- _Instruções e requisitos_: Com base no texto sobre o poder disciplinar, explique por que esse poder é um poder-dever e não uma faculdade discricionária do administrador. Responda em até três frases.

- _Texto selecionado_:
►

O poder administrativo sancionador pode ser dirigido contra os administrados em geral ou contra pessoas que se encontrem em uma posição de sujeição especial, associadas ao Estado por liames contratuais ou estatutários. Destarte, no caso específico dos agentes estatais, a exemplo de servidores e funcionários públicos, estar-se-á diante do chamado poder disciplinar, exercido pela Administração sobre o seu quadro funcional.
O poder disciplinar, em tal concepção, é uma espécie do gênero do poder administrativo sancionador e consiste na prerrogativa conferida à Administração de punir internamente as infrações funcionais dos servidores e demais pessoas sujeitas à especial disciplina dos seus órgãos e serviços, fundada no princípio da hierarquia, inerente a toda organização estatal. Assim, é forçoso reconhecer que o poder disciplinar não constitui uma faculdade discricionária do administrador, mas sim um poder-dever, eis que configurada a infração, a autoridade tem o dever de cumprir a lei e aplicar a penalidade correspondente, sob pena de também incorrer em ilícito administrativo, inexiste abertura legal para qualquer espécie de tolerância baseada em critérios pautados em afinidade pessoal. Com efeito, na esteira das lições de Marinella,
[...] o poder disciplinar conferido à Administração Pública lhe permite punir, apenar a prática de infrações funcionais dos servidores e de todos que estiverem sujeitos à disciplina dos órgãos e serviços da Administração, como é o caso daqueles que com ela contratam (MARINELLA, 2007, p. 162)
Mafra (2005), ainda, alude que o poder disciplinar da Administração não deve ser confundido com o poder punitivo do Estado, porquanto é realizado por meio da Justiça Penal. Para o autor, o poder disciplinar é interno à Administração, ao passo que o penal objetiva salvaguardar os valores e os bens mais importantes do grupo social em questão. Em complementação, Meirelles (1958, p. 06) aduziu que a punição disciplinar e a penal se fundam em motivos diversos, bem como diversa é a natureza das penas. Logo, a diferença percebida não é de grau, mas sim substância.

◄

- _Dados extraídos_:
►

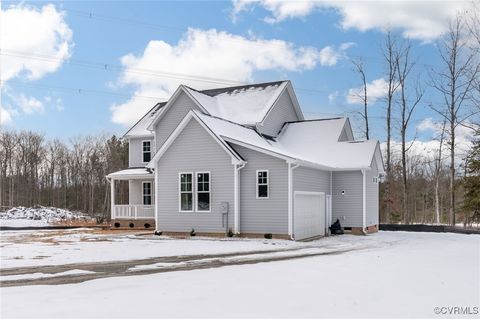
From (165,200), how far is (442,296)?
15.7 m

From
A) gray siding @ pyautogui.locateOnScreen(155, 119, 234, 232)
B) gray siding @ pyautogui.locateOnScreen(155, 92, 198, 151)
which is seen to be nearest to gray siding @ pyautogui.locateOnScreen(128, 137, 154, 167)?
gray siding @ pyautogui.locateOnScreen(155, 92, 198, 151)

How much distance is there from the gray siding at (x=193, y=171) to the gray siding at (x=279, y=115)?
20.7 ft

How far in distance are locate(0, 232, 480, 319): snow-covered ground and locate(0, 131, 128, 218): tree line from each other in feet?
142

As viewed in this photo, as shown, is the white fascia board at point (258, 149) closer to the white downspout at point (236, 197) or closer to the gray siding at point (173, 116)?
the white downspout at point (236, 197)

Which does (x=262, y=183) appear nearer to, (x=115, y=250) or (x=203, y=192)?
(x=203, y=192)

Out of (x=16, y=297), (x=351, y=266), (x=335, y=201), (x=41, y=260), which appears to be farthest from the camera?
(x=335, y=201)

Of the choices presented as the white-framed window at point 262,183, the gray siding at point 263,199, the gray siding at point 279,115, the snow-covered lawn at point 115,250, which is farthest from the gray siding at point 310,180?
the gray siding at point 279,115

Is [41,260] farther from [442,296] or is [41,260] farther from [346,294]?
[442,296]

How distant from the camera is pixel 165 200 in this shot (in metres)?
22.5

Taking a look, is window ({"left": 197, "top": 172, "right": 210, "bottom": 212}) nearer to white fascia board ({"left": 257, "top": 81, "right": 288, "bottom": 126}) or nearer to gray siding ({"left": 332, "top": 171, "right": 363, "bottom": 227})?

◄

- _Resultado da tarefa_: Uma vez configurada a infração, a autoridade tem o dever de cumprir a lei e aplicar a penalidade correspondente. Se não o fizer, ela mesma incorre em ilícito administrativo. Além disso, a lei não admite nenhuma tolerância baseada em afinidade pessoal.